CASE NO. 5192 CRB-1-07-1
COMPENSATION REVIEW BOARD
WORKERS’ COMPENSATION COMMISSION
FEBRUARY 26, 2008
CORDELL N. GOULBOURNE
STATE OF CONNECTICUT/DEPARTMENT OF CORRECTION
GAB ROBINS NORTH AMERICA
JOHN A. MASTROPIETRO, CHAIRMAN. On January 24, 2008 the respondent filed a Motion for Reconsideration/Reargument of our January 17, 2008 Opinion pursuant to Practice Book Section 71-5. The gravamen of the respondent’s motion is that our opinion did not properly apply the precedent in Arborio v. Windham Police Department, 103 Conn. App. 172 (2007). For the following reasons we deny this motion.
The respondent’s motion asserts three grounds of alleged error. The first alleged error is that the Commission lacked subject matter jurisdiction over this claim due to an untimely filing of claim. We have remanded this matter for factual findings on the issue of whether the claim was timely under a repetitive trauma theory of recovery. This Board cannot find facts, and the proper venue for a determination of this issue is before the trial commissioner.
The second and third claims of error address the legal aspects of the Arborio decision. Evidently the respondent believes this decision significantly modified the legal standard for the commencement of claims under Section 31-294c C.G.S. We cannot find any support for this concept from the text of the decision, particularly as the outcome of the decision was to reverse the trial commissioner and this Board for finding a claim jurisdictionally barred due to late filing.
The Arborio decision dealt exclusively with the terms of the heart and hypertension law for municipal employees (Section 7-433c C.G.S.). We can find no intent on the part of the Appellate Court to extend this decision more broadly. While the respondent argues on page 5 of their Motion that Arborio acted to overturn long standing precedent governing repetitive trauma claims such as Borent v. State, 33 Conn. App. 495 (1994) and Disciullo v. Stone & Webster, 242 Conn. 570 (1997), neither case was even cited in Arborio.

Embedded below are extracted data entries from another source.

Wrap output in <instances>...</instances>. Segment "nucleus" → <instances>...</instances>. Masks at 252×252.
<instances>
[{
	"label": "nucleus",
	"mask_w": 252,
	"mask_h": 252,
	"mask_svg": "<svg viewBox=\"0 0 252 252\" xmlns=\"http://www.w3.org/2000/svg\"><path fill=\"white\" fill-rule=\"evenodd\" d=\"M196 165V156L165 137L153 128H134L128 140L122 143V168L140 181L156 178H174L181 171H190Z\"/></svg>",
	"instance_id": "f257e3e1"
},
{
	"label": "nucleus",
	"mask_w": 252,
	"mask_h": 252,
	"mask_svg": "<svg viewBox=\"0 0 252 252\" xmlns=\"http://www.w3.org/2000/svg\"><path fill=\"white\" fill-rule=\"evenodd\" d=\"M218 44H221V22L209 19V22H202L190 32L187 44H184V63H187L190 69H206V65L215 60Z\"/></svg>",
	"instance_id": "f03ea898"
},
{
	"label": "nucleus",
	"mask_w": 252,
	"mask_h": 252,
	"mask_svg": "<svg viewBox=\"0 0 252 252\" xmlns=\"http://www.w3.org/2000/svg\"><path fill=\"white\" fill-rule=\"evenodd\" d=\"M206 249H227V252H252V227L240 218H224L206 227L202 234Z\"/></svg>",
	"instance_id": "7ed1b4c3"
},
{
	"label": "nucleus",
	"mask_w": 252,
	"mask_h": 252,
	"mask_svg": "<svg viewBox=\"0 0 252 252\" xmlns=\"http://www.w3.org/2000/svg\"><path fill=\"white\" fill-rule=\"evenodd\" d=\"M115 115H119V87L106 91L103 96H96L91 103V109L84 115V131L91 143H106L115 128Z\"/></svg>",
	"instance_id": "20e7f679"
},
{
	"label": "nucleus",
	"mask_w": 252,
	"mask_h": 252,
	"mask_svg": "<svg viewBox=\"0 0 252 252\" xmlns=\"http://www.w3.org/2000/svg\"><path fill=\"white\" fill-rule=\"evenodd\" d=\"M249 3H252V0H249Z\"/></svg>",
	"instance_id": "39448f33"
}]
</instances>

In fact the Appellate Court specifically stated in Arborio the issue of whether the injury in that case was a repetitive trauma “is not pertinent to our conclusion that the commissioner’s finding of a ‘potential hypertension problem’ does not support the commissioner’s legal conclusion of untimeliness . . . , ” and thus did not address this issue. If anything, the Appellate Court in Arborio restated the vitality of the pre-existing status of the law governing repetitive trauma, citing Russell v. Mystic Seaport Museum, Inc., 252 Conn. 596, 613 (2000) as standing for the “last date of exposure” standard for a repetitive trauma claim. Arborio, supra, 173-174, fn2.
We finally note that Arborio dealt with the precedent in Kuehl v. Z-Loda Systems Engineering, 265 Conn. 525 (2003) which clearly differentiates between a defect or an inaccuracy in a claim for benefits and the failure to file such a claim at all. Id., 181. The claimant did file a claim in the present case. Whether this was a timely claim for repetitive trauma benefits is a factual determination for the trial commissioner to reach.
The Motion for Reconsideration/Reargument is therefore denied.
Commissioners Amado J. Vargas and Scott A. Barton concur.